# Esercizio da svolgere
Trasforma l'intero elenco qui sotto in una tabella Markdown con due colonne: «Riga», che contiene il numero progressivo, e «Testo», che contiene la riga corrispondente. Salta le righe vuote.

# Materiale fornito

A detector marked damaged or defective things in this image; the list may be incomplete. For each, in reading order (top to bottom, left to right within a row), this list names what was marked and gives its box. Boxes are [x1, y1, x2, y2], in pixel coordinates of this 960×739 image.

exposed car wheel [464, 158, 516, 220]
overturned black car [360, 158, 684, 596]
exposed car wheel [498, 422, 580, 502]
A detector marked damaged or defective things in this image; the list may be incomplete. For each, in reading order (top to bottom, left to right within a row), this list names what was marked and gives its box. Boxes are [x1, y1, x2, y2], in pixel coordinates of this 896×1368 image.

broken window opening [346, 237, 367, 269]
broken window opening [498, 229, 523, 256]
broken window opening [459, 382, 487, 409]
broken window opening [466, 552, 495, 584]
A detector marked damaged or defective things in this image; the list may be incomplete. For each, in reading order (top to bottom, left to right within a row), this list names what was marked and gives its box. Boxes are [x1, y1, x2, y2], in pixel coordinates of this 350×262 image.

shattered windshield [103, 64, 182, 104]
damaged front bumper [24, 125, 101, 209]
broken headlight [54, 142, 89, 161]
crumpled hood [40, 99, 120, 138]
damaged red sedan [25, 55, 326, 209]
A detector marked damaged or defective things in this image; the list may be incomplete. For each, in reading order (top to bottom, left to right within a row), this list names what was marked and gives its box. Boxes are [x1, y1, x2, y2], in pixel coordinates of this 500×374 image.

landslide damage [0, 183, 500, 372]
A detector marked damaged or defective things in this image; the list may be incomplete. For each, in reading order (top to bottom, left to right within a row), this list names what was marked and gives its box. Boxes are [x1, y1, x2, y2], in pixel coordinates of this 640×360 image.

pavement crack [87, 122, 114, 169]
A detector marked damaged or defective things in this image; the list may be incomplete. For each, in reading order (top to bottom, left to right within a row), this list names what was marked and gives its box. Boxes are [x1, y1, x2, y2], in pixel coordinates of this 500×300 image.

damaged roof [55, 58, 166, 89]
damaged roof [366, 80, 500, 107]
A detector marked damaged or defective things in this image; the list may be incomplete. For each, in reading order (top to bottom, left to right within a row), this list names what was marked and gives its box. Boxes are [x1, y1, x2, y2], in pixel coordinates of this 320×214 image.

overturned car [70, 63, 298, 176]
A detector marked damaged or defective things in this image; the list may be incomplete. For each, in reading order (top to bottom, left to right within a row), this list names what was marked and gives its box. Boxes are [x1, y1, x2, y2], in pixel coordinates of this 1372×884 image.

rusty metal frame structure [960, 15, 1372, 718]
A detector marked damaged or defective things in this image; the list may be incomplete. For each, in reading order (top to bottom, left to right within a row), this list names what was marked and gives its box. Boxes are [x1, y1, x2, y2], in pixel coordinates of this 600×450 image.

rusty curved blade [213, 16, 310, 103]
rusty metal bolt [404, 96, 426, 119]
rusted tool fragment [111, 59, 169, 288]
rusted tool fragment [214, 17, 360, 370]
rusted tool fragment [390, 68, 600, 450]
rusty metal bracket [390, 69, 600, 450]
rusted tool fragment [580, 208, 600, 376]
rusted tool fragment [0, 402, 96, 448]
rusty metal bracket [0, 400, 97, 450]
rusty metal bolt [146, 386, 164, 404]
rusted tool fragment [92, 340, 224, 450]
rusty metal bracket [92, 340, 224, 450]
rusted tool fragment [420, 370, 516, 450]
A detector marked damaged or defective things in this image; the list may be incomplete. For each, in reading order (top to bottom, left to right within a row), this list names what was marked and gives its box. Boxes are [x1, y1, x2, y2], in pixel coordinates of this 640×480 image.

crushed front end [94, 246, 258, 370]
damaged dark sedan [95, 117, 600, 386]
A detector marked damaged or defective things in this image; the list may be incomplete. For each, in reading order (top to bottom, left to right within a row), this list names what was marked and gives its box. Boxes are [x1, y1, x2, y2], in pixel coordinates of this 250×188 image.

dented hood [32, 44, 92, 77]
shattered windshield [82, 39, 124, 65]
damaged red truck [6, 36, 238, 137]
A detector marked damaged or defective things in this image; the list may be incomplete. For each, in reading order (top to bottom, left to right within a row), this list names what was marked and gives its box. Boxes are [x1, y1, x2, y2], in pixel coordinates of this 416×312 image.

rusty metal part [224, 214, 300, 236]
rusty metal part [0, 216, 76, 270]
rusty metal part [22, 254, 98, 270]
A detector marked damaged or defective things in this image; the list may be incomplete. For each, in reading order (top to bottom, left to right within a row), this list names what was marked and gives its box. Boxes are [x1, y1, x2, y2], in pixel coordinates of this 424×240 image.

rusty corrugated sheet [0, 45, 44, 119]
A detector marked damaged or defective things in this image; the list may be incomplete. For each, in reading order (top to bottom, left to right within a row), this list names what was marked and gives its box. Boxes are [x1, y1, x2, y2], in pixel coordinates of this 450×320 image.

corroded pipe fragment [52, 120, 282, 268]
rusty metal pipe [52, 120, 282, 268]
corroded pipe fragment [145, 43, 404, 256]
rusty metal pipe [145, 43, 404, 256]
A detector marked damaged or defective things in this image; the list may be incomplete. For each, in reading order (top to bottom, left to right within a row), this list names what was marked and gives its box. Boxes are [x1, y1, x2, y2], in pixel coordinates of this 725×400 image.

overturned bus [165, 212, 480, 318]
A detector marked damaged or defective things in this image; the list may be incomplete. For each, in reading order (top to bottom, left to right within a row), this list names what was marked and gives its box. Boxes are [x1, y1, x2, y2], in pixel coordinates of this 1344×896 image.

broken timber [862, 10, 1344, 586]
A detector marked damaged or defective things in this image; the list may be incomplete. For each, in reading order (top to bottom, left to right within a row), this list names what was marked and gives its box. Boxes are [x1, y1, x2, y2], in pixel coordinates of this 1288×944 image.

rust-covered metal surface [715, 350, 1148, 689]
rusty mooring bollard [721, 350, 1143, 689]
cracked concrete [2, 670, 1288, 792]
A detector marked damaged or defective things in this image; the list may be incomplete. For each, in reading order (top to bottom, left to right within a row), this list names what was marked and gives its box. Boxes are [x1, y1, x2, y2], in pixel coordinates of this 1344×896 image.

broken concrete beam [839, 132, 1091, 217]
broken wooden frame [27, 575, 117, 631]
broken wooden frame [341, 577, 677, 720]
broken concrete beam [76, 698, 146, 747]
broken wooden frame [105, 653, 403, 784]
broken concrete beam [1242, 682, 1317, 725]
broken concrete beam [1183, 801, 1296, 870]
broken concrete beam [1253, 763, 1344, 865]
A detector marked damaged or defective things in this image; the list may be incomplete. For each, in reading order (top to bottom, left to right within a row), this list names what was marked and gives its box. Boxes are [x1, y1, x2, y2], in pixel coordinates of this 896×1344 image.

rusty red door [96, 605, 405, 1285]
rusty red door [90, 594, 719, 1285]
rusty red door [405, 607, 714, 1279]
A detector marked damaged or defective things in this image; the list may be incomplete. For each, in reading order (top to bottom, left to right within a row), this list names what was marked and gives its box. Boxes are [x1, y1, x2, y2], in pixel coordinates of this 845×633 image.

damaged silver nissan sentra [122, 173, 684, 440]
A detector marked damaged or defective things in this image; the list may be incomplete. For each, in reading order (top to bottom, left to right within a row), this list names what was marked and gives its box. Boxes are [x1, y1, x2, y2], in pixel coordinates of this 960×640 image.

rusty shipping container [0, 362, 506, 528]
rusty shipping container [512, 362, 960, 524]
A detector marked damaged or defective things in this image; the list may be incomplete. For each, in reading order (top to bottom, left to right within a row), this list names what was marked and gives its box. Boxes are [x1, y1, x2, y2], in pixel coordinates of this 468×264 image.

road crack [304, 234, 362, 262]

# Soluzione proposta
| Riga | Testo |
|---|---|
| 1 | A detector marked damaged or defective things in this image; the list may be incomplete. For each, in reading order (top to bottom, left to right within a row), this list names what was marked and gives its box. Boxes are [x1, y1, x2, y2], in pixel coordinates of this 960×739 image. |
| 2 | exposed car wheel [464, 158, 516, 220] |
| 3 | overturned black car [360, 158, 684, 596] |
| 4 | exposed car wheel [498, 422, 580, 502] |
| 5 | A detector marked damaged or defective things in this image; the list may be incomplete. For each, in reading order (top to bottom, left to right within a row), this list names what was marked and gives its box. Boxes are [x1, y1, x2, y2], in pixel coordinates of this 896×1368 image. |
| 6 | broken window opening [346, 237, 367, 269] |
| 7 | broken window opening [498, 229, 523, 256] |
| 8 | broken window opening [459, 382, 487, 409] |
| 9 | broken window opening [466, 552, 495, 584] |
| 10 | A detector marked damaged or defective things in this image; the list may be incomplete. For each, in reading order (top to bottom, left to right within a row), this list names what was marked and gives its box. Boxes are [x1, y1, x2, y2], in pixel coordinates of this 350×262 image. |
| 11 | shattered windshield [103, 64, 182, 104] |
| 12 | damaged front bumper [24, 125, 101, 209] |
| 13 | broken headlight [54, 142, 89, 161] |
| 14 | crumpled hood [40, 99, 120, 138] |
| 15 | damaged red sedan [25, 55, 326, 209] |
| 16 | A detector marked damaged or defective things in this image; the list may be incomplete. For each, in reading order (top to bottom, left to right within a row), this list names what was marked and gives its box. Boxes are [x1, y1, x2, y2], in pixel coordinates of this 500×374 image. |
| 17 | landslide damage [0, 183, 500, 372] |
| 18 | A detector marked damaged or defective things in this image; the list may be incomplete. For each, in reading order (top to bottom, left to right within a row), this list names what was marked and gives its box. Boxes are [x1, y1, x2, y2], in pixel coordinates of this 640×360 image. |
| 19 | pavement crack [87, 122, 114, 169] |
| 20 | A detector marked damaged or defective things in this image; the list may be incomplete. For each, in reading order (top to bottom, left to right within a row), this list names what was marked and gives its box. Boxes are [x1, y1, x2, y2], in pixel coordinates of this 500×300 image. |
| 21 | damaged roof [55, 58, 166, 89] |
| 22 | damaged roof [366, 80, 500, 107] |
| 23 | A detector marked damaged or defective things in this image; the list may be incomplete. For each, in reading order (top to bottom, left to right within a row), this list names what was marked and gives its box. Boxes are [x1, y1, x2, y2], in pixel coordinates of this 320×214 image. |
| 24 | overturned car [70, 63, 298, 176] |
| 25 | A detector marked damaged or defective things in this image; the list may be incomplete. For each, in reading order (top to bottom, left to right within a row), this list names what was marked and gives its box. Boxes are [x1, y1, x2, y2], in pixel coordinates of this 1372×884 image. |
| 26 | rusty metal frame structure [960, 15, 1372, 718] |
| 27 | A detector marked damaged or defective things in this image; the list may be incomplete. For each, in reading order (top to bottom, left to right within a row), this list names what was marked and gives its box. Boxes are [x1, y1, x2, y2], in pixel coordinates of this 600×450 image. |
| 28 | rusty curved blade [213, 16, 310, 103] |
| 29 | rusty metal bolt [404, 96, 426, 119] |
| 30 | rusted tool fragment [111, 59, 169, 288] |
| 31 | rusted tool fragment [214, 17, 360, 370] |
| 32 | rusted tool fragment [390, 68, 600, 450] |
| 33 | rusty metal bracket [390, 69, 600, 450] |
| 34 | rusted tool fragment [580, 208, 600, 376] |
| 35 | rusted tool fragment [0, 402, 96, 448] |
| 36 | rusty metal bracket [0, 400, 97, 450] |
| 37 | rusty metal bolt [146, 386, 164, 404] |
| 38 | rusted tool fragment [92, 340, 224, 450] |
| 39 | rusty metal bracket [92, 340, 224, 450] |
| 40 | rusted tool fragment [420, 370, 516, 450] |
| 41 | A detector marked damaged or defective things in this image; the list may be incomplete. For each, in reading order (top to bottom, left to right within a row), this list names what was marked and gives its box. Boxes are [x1, y1, x2, y2], in pixel coordinates of this 640×480 image. |
| 42 | crushed front end [94, 246, 258, 370] |
| 43 | damaged dark sedan [95, 117, 600, 386] |
| 44 | A detector marked damaged or defective things in this image; the list may be incomplete. For each, in reading order (top to bottom, left to right within a row), this list names what was marked and gives its box. Boxes are [x1, y1, x2, y2], in pixel coordinates of this 250×188 image. |
| 45 | dented hood [32, 44, 92, 77] |
| 46 | shattered windshield [82, 39, 124, 65] |
| 47 | damaged red truck [6, 36, 238, 137] |
| 48 | A detector marked damaged or defective things in this image; the list may be incomplete. For each, in reading order (top to bottom, left to right within a row), this list names what was marked and gives its box. Boxes are [x1, y1, x2, y2], in pixel coordinates of this 416×312 image. |
| 49 | rusty metal part [224, 214, 300, 236] |
| 50 | rusty metal part [0, 216, 76, 270] |
| 51 | rusty metal part [22, 254, 98, 270] |
| 52 | A detector marked damaged or defective things in this image; the list may be incomplete. For each, in reading order (top to bottom, left to right within a row), this list names what was marked and gives its box. Boxes are [x1, y1, x2, y2], in pixel coordinates of this 424×240 image. |
| 53 | rusty corrugated sheet [0, 45, 44, 119] |
| 54 | A detector marked damaged or defective things in this image; the list may be incomplete. For each, in reading order (top to bottom, left to right within a row), this list names what was marked and gives its box. Boxes are [x1, y1, x2, y2], in pixel coordinates of this 450×320 image. |
| 55 | corroded pipe fragment [52, 120, 282, 268] |
| 56 | rusty metal pipe [52, 120, 282, 268] |
| 57 | corroded pipe fragment [145, 43, 404, 256] |
| 58 | rusty metal pipe [145, 43, 404, 256] |
| 59 | A detector marked damaged or defective things in this image; the list may be incomplete. For each, in reading order (top to bottom, left to right within a row), this list names what was marked and gives its box. Boxes are [x1, y1, x2, y2], in pixel coordinates of this 725×400 image. |
| 60 | overturned bus [165, 212, 480, 318] |
| 61 | A detector marked damaged or defective things in this image; the list may be incomplete. For each, in reading order (top to bottom, left to right within a row), this list names what was marked and gives its box. Boxes are [x1, y1, x2, y2], in pixel coordinates of this 1344×896 image. |
| 62 | broken timber [862, 10, 1344, 586] |
| 63 | A detector marked damaged or defective things in this image; the list may be incomplete. For each, in reading order (top to bottom, left to right within a row), this list names what was marked and gives its box. Boxes are [x1, y1, x2, y2], in pixel coordinates of this 1288×944 image. |
| 64 | rust-covered metal surface [715, 350, 1148, 689] |
| 65 | rusty mooring bollard [721, 350, 1143, 689] |
| 66 | cracked concrete [2, 670, 1288, 792] |
| 67 | A detector marked damaged or defective things in this image; the list may be incomplete. For each, in reading order (top to bottom, left to right within a row), this list names what was marked and gives its box. Boxes are [x1, y1, x2, y2], in pixel coordinates of this 1344×896 image. |
| 68 | broken concrete beam [839, 132, 1091, 217] |
| 69 | broken wooden frame [27, 575, 117, 631] |
| 70 | broken wooden frame [341, 577, 677, 720] |
| 71 | broken concrete beam [76, 698, 146, 747] |
| 72 | broken wooden frame [105, 653, 403, 784] |
| 73 | broken concrete beam [1242, 682, 1317, 725] |
| 74 | broken concrete beam [1183, 801, 1296, 870] |
| 75 | broken concrete beam [1253, 763, 1344, 865] |
| 76 | A detector marked damaged or defective things in this image; the list may be incomplete. For each, in reading order (top to bottom, left to right within a row), this list names what was marked and gives its box. Boxes are [x1, y1, x2, y2], in pixel coordinates of this 896×1344 image. |
| 77 | rusty red door [96, 605, 405, 1285] |
| 78 | rusty red door [90, 594, 719, 1285] |
| 79 | rusty red door [405, 607, 714, 1279] |
| 80 | A detector marked damaged or defective things in this image; the list may be incomplete. For each, in reading order (top to bottom, left to right within a row), this list names what was marked and gives its box. Boxes are [x1, y1, x2, y2], in pixel coordinates of this 845×633 image. |
| 81 | damaged silver nissan sentra [122, 173, 684, 440] |
| 82 | A detector marked damaged or defective things in this image; the list may be incomplete. For each, in reading order (top to bottom, left to right within a row), this list names what was marked and gives its box. Boxes are [x1, y1, x2, y2], in pixel coordinates of this 960×640 image. |
| 83 | rusty shipping container [0, 362, 506, 528] |
| 84 | rusty shipping container [512, 362, 960, 524] |
| 85 | A detector marked damaged or defective things in this image; the list may be incomplete. For each, in reading order (top to bottom, left to right within a row), this list names what was marked and gives its box. Boxes are [x1, y1, x2, y2], in pixel coordinates of this 468×264 image. |
| 86 | road crack [304, 234, 362, 262] |